Items from a data source
:::::
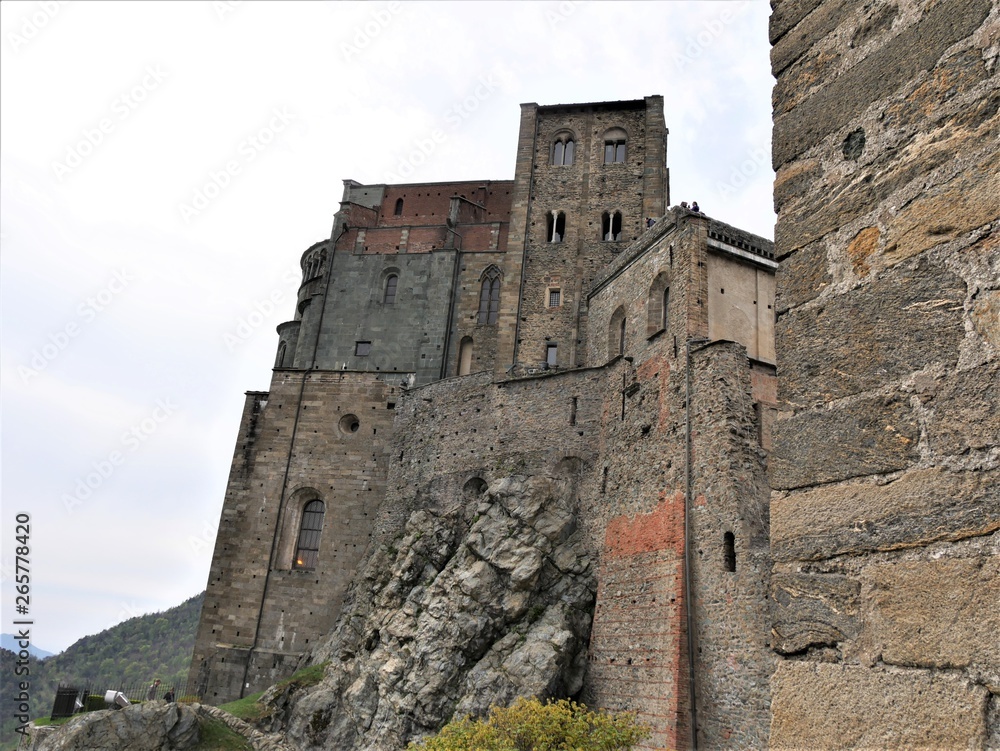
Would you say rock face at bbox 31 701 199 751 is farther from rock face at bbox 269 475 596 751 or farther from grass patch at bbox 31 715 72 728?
rock face at bbox 269 475 596 751

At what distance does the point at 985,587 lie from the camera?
234 cm

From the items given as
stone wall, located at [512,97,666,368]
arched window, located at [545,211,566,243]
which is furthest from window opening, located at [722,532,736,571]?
arched window, located at [545,211,566,243]

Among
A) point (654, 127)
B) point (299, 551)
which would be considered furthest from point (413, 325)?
point (654, 127)

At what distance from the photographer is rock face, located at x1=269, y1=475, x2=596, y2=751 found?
1972 centimetres

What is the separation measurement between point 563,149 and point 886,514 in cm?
3183

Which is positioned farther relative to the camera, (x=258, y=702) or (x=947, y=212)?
(x=258, y=702)

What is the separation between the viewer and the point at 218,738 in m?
23.3

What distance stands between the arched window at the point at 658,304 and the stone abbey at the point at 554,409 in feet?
0.23

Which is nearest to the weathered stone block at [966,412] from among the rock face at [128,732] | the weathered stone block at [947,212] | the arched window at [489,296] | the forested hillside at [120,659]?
the weathered stone block at [947,212]

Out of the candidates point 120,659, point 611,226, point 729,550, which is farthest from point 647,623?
point 120,659

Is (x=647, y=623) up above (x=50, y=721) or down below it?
above

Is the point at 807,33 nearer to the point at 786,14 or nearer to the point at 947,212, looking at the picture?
the point at 786,14

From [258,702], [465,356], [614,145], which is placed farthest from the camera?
[465,356]

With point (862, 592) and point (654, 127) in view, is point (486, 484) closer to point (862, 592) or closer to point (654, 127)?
point (654, 127)
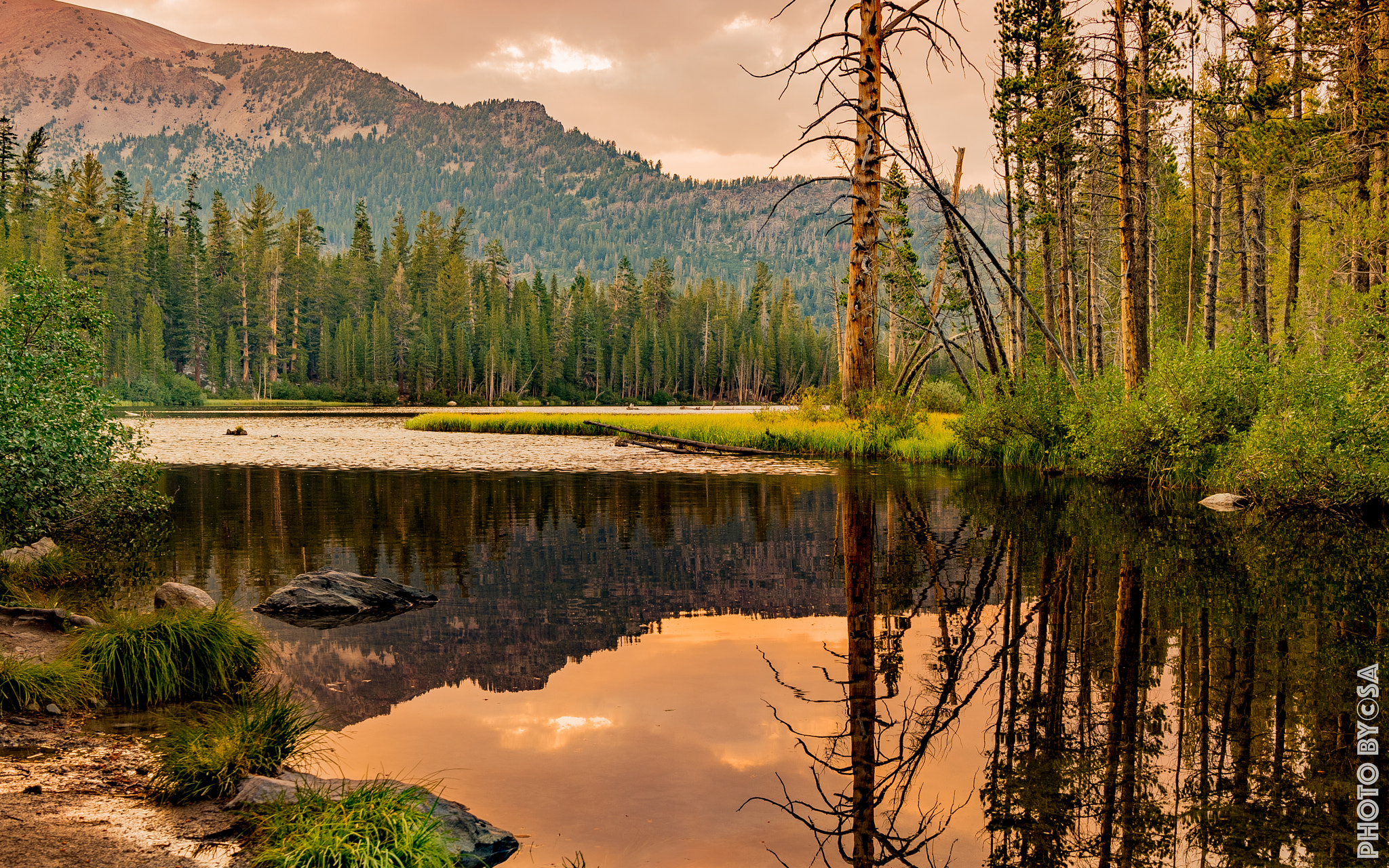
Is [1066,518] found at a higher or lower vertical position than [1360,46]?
lower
:::::
GIVEN EXERCISE: Write out again everything from the line containing "From [258,702], [465,356], [614,145], which" down to the end of the rows, requests included, with each coordinate in the answers multiplied by 1.6 and rounded to a whole number (halves round up). Leave the pictures out.

COMPLETED EXERCISE:
From [258,702], [465,356], [614,145], which is placed farthest from the camera?
[744,570]

With point (862, 592) and point (654, 127) in view, is point (486, 484) closer to point (862, 592) or closer to point (654, 127)?
point (1046, 203)
Is [1066,518] found at a higher or lower vertical position than [1360,46]?
lower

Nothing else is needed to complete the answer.